Somewhat reminiscent of Umberto Eco’s The Name of the Rose (another mystery with hidden depths in a unique setting ) The Dante Club is one of those books that may be off-putting to some readers due to the “literary” nature of its subject matter but Pearl does an excellent job weaving the mystery through the prose (and the somewhat pompous and self-important posturing of some of the main characters. I’ve never met a “literary giant” in person but these guys…yeeesh.). The author presents a well-written and fascinating glimpse into some of the premier literary figures of the age, outlining the historic details of their personal struggles, ambitions and petty rivalries (E.A. Poe’s spiteful resentment of and rivalry with the Boston intellectuals of the Dante Club for instance). Into this worthy mix, Pearl skillfully threads a very believable and well-plotted mystery that does a very good job of catching and keeping your interest high throughout the book while dragging the literary greats on a intricate journey into their own private Hell in pursuit of the killer.

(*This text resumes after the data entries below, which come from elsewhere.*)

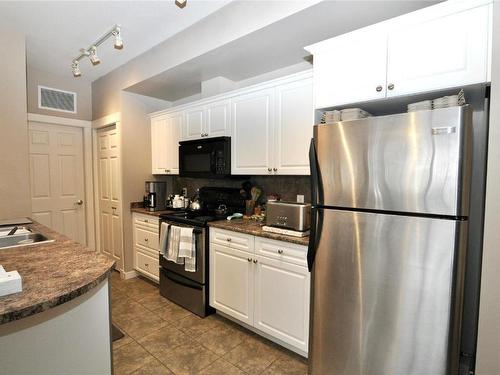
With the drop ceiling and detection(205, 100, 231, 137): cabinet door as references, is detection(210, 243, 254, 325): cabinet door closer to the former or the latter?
detection(205, 100, 231, 137): cabinet door

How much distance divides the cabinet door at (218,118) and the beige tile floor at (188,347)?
6.07ft

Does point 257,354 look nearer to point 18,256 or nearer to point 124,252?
point 18,256

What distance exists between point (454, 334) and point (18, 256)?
2131 mm

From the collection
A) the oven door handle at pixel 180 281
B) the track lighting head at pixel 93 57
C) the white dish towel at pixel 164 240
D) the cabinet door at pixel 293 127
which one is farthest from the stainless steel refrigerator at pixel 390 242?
the track lighting head at pixel 93 57

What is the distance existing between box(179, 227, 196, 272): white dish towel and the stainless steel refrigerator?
1.26 m

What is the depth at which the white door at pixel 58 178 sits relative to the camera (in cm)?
357

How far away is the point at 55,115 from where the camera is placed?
12.0ft

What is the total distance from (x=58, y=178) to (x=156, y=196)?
1573 millimetres

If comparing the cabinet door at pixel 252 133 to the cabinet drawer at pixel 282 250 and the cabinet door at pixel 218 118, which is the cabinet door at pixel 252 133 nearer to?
the cabinet door at pixel 218 118

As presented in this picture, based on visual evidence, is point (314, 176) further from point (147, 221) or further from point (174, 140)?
point (147, 221)

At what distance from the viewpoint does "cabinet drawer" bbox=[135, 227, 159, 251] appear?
123 inches

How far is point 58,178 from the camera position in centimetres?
376

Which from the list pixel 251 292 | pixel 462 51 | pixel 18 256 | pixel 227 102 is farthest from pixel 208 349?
pixel 462 51

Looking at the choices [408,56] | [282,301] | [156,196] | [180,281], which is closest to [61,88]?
[156,196]
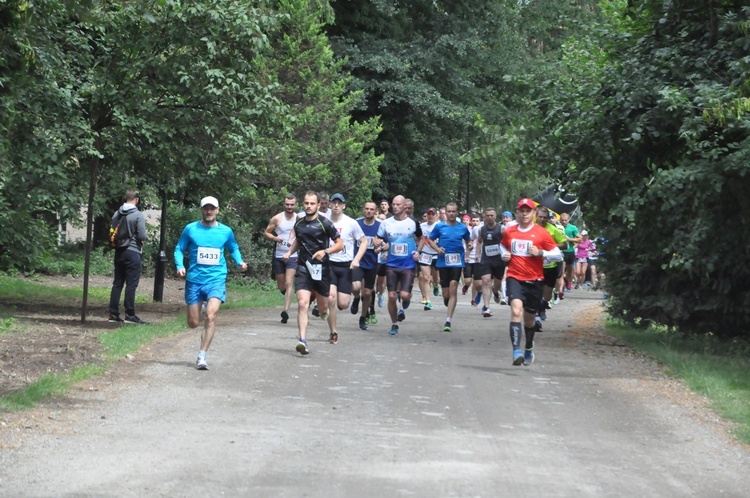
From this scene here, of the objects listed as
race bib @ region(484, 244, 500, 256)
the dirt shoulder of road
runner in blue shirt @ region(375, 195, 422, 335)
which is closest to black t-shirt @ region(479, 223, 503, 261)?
race bib @ region(484, 244, 500, 256)

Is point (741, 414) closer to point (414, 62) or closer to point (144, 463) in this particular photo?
point (144, 463)

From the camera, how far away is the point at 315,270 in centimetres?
1434

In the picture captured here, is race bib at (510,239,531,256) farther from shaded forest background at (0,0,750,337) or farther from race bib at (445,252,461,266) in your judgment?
race bib at (445,252,461,266)

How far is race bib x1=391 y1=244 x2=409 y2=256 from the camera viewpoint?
17812 millimetres

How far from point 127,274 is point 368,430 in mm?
9581

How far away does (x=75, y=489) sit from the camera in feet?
23.2

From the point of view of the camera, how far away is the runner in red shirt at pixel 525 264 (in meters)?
13.9

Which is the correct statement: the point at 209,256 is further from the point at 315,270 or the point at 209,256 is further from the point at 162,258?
the point at 162,258

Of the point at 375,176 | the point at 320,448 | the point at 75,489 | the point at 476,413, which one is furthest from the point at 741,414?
the point at 375,176

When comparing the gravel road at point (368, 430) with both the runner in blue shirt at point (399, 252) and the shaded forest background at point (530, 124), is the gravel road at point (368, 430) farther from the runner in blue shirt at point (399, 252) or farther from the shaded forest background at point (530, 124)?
the runner in blue shirt at point (399, 252)

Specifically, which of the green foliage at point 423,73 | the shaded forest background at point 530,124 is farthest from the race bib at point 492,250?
the green foliage at point 423,73

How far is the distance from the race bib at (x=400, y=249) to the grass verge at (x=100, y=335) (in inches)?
129

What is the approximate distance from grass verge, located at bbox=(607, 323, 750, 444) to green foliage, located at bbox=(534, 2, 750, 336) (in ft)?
1.50

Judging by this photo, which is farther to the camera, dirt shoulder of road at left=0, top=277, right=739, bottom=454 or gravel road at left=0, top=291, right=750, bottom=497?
dirt shoulder of road at left=0, top=277, right=739, bottom=454
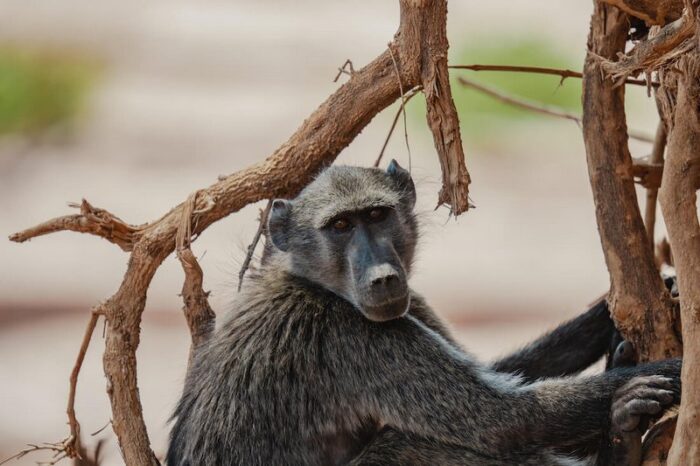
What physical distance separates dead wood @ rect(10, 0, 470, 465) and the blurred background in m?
4.75

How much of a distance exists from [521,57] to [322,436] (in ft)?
40.8

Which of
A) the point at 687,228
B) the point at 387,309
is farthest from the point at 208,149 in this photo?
the point at 687,228

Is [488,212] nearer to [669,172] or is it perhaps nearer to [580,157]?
[580,157]

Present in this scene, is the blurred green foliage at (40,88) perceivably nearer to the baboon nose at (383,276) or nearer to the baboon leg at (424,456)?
the baboon nose at (383,276)

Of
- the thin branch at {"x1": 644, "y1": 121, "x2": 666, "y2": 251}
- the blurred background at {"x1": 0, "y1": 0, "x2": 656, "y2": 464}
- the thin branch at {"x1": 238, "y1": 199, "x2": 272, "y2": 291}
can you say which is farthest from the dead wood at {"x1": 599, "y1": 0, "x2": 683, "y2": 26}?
the blurred background at {"x1": 0, "y1": 0, "x2": 656, "y2": 464}

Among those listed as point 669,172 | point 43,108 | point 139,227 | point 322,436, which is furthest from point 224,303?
point 43,108

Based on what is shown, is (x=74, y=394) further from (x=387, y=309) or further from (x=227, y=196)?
(x=387, y=309)

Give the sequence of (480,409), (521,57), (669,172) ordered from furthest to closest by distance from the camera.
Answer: (521,57)
(480,409)
(669,172)

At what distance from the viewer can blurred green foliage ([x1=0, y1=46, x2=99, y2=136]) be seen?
1717 centimetres

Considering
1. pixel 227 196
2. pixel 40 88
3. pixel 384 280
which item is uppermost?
pixel 40 88

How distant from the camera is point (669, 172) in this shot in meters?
4.28

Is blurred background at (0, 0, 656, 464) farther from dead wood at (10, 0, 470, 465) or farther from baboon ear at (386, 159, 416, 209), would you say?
baboon ear at (386, 159, 416, 209)

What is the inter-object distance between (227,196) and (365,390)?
53.0 inches

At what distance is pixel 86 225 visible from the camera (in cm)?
550
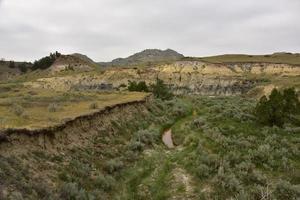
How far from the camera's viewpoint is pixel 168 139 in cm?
3052

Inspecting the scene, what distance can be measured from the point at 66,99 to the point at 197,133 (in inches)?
436

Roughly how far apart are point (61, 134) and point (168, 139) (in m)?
10.8

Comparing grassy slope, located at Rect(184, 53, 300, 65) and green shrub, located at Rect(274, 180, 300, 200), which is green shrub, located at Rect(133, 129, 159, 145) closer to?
green shrub, located at Rect(274, 180, 300, 200)

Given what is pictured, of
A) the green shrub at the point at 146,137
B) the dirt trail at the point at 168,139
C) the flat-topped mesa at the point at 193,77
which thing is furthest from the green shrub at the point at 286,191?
the flat-topped mesa at the point at 193,77

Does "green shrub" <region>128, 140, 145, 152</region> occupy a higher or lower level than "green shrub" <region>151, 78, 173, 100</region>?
lower

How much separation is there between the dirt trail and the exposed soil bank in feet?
11.6

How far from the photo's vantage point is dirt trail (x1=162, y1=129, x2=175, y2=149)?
28.2 metres

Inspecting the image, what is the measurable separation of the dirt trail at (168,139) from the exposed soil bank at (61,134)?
11.6 ft

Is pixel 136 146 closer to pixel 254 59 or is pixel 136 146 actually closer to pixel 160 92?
pixel 160 92

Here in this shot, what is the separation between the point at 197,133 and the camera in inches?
1194

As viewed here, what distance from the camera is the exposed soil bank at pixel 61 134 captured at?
17812 millimetres

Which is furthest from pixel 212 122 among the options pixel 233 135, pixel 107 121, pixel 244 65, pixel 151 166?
pixel 244 65

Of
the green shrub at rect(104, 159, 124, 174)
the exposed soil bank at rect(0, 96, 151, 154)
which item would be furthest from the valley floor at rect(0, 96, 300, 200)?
the exposed soil bank at rect(0, 96, 151, 154)

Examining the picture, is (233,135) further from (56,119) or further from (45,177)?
(45,177)
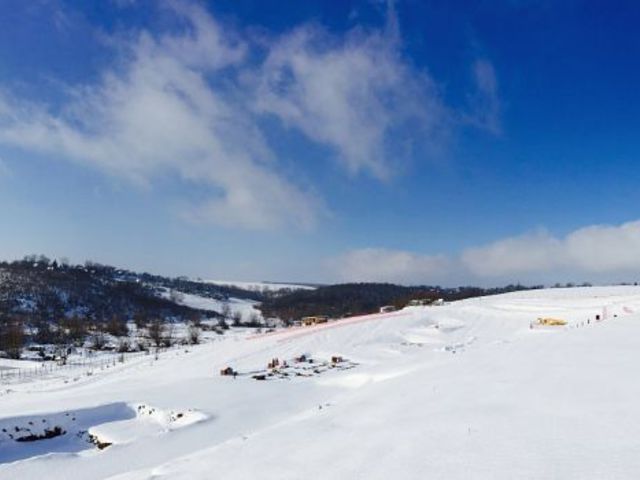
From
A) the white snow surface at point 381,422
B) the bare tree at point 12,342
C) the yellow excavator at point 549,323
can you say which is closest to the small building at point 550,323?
the yellow excavator at point 549,323

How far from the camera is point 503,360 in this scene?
17953 mm

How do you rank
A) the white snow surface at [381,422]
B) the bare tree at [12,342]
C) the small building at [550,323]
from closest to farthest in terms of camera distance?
the white snow surface at [381,422], the small building at [550,323], the bare tree at [12,342]

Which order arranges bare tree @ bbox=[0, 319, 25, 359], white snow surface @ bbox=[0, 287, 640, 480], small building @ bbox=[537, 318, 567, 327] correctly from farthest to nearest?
bare tree @ bbox=[0, 319, 25, 359], small building @ bbox=[537, 318, 567, 327], white snow surface @ bbox=[0, 287, 640, 480]

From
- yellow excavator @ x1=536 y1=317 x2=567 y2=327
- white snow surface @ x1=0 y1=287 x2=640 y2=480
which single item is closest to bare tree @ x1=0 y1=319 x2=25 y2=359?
white snow surface @ x1=0 y1=287 x2=640 y2=480

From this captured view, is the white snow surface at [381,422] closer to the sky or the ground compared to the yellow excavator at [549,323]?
closer to the ground

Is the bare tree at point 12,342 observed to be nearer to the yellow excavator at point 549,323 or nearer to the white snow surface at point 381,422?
the white snow surface at point 381,422

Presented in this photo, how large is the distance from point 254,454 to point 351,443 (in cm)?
166

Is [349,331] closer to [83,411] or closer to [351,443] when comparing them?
[83,411]

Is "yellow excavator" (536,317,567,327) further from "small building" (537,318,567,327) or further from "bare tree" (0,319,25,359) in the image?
"bare tree" (0,319,25,359)

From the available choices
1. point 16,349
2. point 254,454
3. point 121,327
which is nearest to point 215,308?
point 121,327

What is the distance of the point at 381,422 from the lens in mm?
10945

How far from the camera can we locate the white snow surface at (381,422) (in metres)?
7.60

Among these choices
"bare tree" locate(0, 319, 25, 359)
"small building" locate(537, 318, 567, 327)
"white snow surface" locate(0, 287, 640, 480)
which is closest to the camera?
"white snow surface" locate(0, 287, 640, 480)

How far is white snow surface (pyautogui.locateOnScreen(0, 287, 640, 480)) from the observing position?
7.60 meters
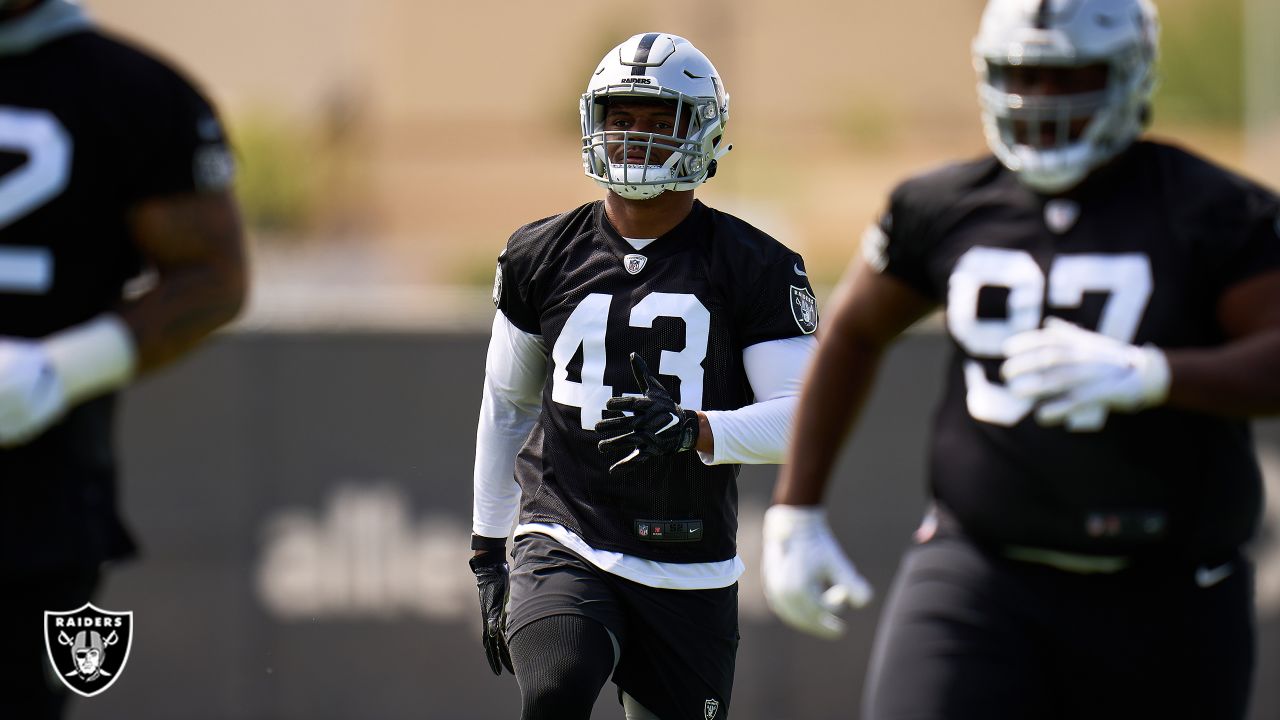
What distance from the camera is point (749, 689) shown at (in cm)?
815

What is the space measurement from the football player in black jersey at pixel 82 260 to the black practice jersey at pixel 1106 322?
146 cm

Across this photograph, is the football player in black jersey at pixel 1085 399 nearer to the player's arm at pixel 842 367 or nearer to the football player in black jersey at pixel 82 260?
the player's arm at pixel 842 367

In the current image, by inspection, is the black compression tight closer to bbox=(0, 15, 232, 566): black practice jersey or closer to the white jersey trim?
the white jersey trim

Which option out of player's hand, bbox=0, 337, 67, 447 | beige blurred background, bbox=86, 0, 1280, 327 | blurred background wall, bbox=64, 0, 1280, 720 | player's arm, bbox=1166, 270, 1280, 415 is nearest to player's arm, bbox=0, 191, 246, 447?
player's hand, bbox=0, 337, 67, 447

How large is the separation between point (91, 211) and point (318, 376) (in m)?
4.83

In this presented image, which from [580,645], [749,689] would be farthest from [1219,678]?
[749,689]

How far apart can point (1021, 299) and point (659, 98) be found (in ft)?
4.50

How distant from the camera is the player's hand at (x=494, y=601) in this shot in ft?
14.8

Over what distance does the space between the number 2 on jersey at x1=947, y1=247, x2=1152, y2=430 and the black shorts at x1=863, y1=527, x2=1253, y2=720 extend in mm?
302

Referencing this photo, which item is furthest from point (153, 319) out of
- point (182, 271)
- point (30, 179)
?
point (30, 179)

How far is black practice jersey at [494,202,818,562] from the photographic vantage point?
4.23 m

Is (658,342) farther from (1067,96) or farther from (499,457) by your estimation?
(1067,96)

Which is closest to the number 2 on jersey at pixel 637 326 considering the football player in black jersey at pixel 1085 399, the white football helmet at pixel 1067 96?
the football player in black jersey at pixel 1085 399

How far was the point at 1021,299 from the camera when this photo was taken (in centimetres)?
326
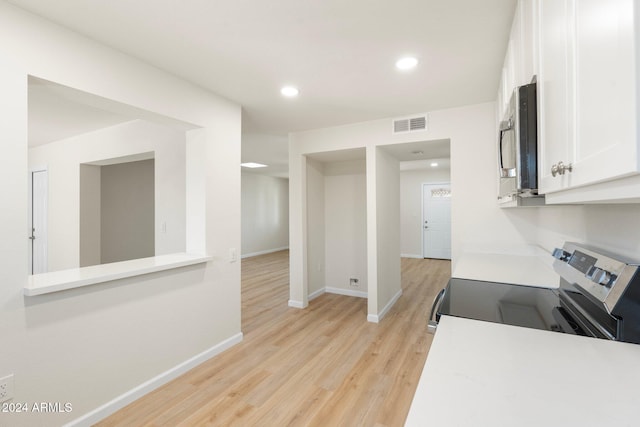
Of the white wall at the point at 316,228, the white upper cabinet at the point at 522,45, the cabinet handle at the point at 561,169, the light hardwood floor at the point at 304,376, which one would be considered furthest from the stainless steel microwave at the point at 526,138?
the white wall at the point at 316,228

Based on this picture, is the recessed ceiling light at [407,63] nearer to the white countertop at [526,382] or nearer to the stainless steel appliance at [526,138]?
the stainless steel appliance at [526,138]

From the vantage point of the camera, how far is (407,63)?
7.16 ft

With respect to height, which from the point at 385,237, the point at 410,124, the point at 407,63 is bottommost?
the point at 385,237

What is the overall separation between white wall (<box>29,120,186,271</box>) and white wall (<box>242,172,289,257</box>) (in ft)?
14.0

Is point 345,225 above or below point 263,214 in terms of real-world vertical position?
below

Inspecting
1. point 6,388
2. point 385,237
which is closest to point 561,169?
point 6,388

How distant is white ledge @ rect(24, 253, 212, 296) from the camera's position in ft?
5.48

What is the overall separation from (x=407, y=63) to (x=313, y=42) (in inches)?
28.1

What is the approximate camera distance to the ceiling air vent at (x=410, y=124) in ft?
10.7

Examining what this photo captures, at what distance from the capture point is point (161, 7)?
5.22 ft

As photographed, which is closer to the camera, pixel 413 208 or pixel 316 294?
pixel 316 294

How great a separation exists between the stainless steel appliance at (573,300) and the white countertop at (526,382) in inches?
2.9

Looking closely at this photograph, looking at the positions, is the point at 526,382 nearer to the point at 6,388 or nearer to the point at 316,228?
the point at 6,388

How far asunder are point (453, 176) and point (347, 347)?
2019mm
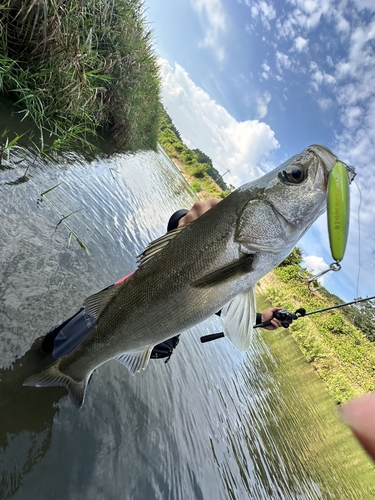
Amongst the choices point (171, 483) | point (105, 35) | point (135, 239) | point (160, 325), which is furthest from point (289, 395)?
point (105, 35)

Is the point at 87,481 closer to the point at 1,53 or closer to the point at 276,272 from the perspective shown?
the point at 1,53

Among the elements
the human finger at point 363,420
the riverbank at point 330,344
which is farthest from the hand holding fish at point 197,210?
the riverbank at point 330,344

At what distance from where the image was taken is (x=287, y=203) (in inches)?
84.5

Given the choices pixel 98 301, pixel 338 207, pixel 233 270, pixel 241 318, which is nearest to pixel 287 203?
pixel 338 207

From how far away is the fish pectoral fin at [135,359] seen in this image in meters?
2.46

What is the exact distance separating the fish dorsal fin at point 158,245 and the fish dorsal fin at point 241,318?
59 cm

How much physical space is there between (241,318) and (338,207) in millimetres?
983

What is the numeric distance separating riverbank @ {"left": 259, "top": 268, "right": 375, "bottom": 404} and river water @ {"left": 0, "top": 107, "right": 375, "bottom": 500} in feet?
21.7

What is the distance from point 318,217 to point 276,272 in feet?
94.2

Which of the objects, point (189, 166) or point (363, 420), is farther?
point (189, 166)

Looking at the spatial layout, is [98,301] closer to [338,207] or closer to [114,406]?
[338,207]

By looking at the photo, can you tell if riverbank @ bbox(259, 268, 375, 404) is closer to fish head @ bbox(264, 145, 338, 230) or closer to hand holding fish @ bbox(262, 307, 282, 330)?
hand holding fish @ bbox(262, 307, 282, 330)

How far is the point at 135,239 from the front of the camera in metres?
8.64

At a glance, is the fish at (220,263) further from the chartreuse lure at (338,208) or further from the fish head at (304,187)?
the chartreuse lure at (338,208)
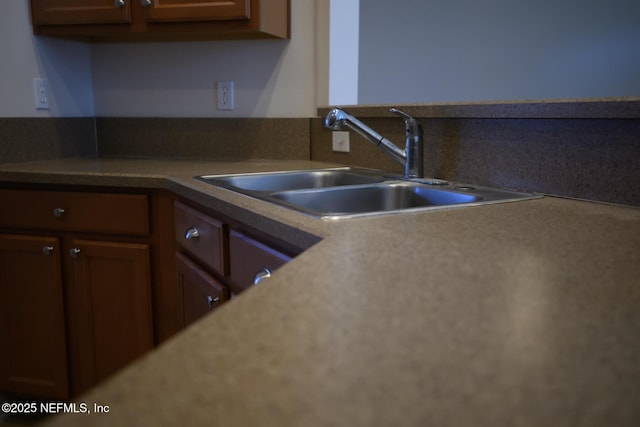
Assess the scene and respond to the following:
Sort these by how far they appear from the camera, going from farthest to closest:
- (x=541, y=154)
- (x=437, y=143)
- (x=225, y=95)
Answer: (x=225, y=95) < (x=437, y=143) < (x=541, y=154)

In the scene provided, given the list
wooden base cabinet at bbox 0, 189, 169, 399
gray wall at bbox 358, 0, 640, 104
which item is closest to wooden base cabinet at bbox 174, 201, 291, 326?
wooden base cabinet at bbox 0, 189, 169, 399

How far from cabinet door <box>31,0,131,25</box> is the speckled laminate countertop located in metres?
1.54

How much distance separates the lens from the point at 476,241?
0.75 meters

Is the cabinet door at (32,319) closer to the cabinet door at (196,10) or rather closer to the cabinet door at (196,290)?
the cabinet door at (196,290)

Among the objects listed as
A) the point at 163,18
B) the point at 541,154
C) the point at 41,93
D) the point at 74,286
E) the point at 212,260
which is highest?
the point at 163,18

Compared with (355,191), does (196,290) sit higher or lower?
lower

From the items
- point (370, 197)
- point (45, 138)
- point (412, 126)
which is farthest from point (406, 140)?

Don’t read this book expecting the usual “serial killer thriller”, it is more thoughtful, more evocative and the themes more mythic then expected. As an added bonus, the background on Dante, his life and times, and the literary structure of the Inferno is well worth a look. I hadn’t read Dante since high school but I found myself reading and re-reading the Dante quotes very attentively. Time changes all literary works for a reader and now, approaching the mid-point of my own life, it may be that Dante says new things to me that warrent a second look.
For a Sci-fi writers take on Hell, check out Larry Niven and Jerry Pournelle’s book Inferno.